A System-Level Analysis of a Wireless Low-Power Biosignal Recording Device
- Author(s): Chandler, Rodney James
- Advisor(s): Judy, Jack W
- et al.
Development of brain-machine interfaces and treatment of neurological diseases can benefit from analysis of recorded data from implanted electrodes. Existing wireless neural recording systems are often bulky, dissipate too much heat to be implanted, or only have a small number of channels. Furthermore, advances in micro-machined electrodes provide the possibility of high-density recordings, but the companion electronics do not provide enough simultaneous channels with low enough power, wireless telemetry, or a small form-factor. A system level view of wireless recording-circuitry which could overcome these deficiencies is described in this work. The overall system comprises of an analog front end (AFE), digital signal processing (DSP), and transmitter (TX). Each block is analyzed, and system-level specifications are derived. Based on these specifications, each block can be optimized for low power and small area.
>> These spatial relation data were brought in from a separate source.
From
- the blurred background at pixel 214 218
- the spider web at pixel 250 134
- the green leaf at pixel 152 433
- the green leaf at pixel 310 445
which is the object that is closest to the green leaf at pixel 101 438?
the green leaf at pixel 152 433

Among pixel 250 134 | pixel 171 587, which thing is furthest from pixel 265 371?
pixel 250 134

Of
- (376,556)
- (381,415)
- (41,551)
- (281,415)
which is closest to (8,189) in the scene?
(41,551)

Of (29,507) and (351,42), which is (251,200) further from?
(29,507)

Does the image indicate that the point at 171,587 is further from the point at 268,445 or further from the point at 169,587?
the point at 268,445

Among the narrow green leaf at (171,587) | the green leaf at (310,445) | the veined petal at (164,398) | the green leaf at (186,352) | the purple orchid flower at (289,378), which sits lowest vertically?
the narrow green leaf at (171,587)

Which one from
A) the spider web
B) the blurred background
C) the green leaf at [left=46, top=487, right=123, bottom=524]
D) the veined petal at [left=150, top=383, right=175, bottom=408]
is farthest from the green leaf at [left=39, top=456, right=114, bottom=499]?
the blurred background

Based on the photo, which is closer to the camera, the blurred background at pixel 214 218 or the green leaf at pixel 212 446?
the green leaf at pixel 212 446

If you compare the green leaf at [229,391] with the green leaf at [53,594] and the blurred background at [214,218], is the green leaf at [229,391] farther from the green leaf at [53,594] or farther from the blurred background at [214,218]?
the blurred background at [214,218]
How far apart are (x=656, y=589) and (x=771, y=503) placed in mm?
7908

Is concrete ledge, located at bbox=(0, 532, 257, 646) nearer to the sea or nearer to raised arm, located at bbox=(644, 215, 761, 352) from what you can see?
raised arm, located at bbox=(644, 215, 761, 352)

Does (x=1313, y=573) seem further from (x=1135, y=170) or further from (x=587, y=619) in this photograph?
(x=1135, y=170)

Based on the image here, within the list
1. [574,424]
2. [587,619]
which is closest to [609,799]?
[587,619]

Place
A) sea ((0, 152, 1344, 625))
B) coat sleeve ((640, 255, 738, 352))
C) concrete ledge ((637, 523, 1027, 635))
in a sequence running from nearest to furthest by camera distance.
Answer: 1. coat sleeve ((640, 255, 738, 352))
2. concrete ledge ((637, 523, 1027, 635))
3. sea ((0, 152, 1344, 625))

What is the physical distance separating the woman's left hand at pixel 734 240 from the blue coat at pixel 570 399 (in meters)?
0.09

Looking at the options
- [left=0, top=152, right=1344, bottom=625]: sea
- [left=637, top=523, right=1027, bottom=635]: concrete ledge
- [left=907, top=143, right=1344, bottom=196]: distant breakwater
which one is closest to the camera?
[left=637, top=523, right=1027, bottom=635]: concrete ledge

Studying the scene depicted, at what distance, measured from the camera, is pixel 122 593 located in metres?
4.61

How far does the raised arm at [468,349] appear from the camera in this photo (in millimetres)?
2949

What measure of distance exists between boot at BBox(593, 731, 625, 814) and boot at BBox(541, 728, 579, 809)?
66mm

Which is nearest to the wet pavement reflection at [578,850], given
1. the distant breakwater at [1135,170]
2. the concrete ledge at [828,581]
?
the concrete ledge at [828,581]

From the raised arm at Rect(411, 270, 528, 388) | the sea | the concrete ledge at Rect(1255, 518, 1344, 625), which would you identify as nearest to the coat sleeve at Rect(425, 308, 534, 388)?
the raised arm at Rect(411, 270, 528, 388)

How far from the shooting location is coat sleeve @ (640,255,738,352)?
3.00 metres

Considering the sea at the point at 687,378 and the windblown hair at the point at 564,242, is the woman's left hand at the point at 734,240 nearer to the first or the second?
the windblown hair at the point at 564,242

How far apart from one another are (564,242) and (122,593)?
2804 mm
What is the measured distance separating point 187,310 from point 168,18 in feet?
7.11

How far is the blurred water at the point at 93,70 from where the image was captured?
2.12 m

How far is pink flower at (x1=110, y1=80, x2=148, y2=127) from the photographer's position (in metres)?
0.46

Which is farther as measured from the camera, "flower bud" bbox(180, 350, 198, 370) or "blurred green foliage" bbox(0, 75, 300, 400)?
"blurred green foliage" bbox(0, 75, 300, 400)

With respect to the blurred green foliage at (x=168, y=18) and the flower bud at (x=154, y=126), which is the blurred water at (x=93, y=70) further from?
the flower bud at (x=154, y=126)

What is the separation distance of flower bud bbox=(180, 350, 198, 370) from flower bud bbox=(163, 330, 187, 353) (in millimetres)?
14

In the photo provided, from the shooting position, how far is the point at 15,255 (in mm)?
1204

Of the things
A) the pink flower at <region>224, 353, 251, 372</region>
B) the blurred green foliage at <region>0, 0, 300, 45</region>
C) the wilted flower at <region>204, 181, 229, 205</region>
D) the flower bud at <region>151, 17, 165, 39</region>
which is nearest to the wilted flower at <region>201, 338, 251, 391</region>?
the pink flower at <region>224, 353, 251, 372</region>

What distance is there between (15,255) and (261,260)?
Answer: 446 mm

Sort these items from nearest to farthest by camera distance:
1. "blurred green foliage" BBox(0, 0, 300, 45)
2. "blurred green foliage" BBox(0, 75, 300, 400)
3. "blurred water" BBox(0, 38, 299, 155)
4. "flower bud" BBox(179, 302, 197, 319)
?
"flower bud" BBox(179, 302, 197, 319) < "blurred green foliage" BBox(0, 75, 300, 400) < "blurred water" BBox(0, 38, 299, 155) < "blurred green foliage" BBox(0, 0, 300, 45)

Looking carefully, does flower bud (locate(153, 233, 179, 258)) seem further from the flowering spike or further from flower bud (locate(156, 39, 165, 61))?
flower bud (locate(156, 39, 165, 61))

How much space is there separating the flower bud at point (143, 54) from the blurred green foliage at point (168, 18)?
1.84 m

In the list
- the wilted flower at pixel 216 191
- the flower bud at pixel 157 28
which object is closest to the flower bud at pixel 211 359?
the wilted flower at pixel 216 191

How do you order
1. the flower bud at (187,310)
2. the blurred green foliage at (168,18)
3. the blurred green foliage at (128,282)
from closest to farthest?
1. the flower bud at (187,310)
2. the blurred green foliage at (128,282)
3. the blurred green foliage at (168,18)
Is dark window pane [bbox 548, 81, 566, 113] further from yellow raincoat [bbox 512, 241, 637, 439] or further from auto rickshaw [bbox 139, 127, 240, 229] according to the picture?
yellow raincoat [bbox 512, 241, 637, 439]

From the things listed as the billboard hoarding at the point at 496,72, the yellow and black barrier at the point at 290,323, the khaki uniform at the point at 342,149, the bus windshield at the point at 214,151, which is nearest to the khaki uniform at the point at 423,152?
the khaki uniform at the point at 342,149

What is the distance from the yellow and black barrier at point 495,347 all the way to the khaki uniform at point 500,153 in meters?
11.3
The analog front-end uses open-loop amplifiers to support lower voltage operation than previously published work. A prototype amplifier was also fabricated to measure performance in a 65-nm CMOS process that is needed for low-power digital signal processing. The amplifier performance was comparable to other recently published amplifiers with 2.5 μV noise in 10 kHz bandwidth while dissipating 17.2 μV from a low 1 V supply. The use of programmable bias currents in the amplifier, to exploit the trade-off between noise and power, was proposed to set each individual amplifier's noise level (and power) to meet requirements for accurate spike detection. Literature reviews of digital-signal processors and transmitters are used to construct approximate models of power versus performance. These models are then used to investigate the overall system power with different levels of digital processing. With a target application of neural spike recording, four modes (raw data, spike detection, feature extraction, and clustering) were analyzed. A system that uses feature extraction yields the lowest overall power, supports 400 channels with a practical wireless link, and consumes approximately 8 mW.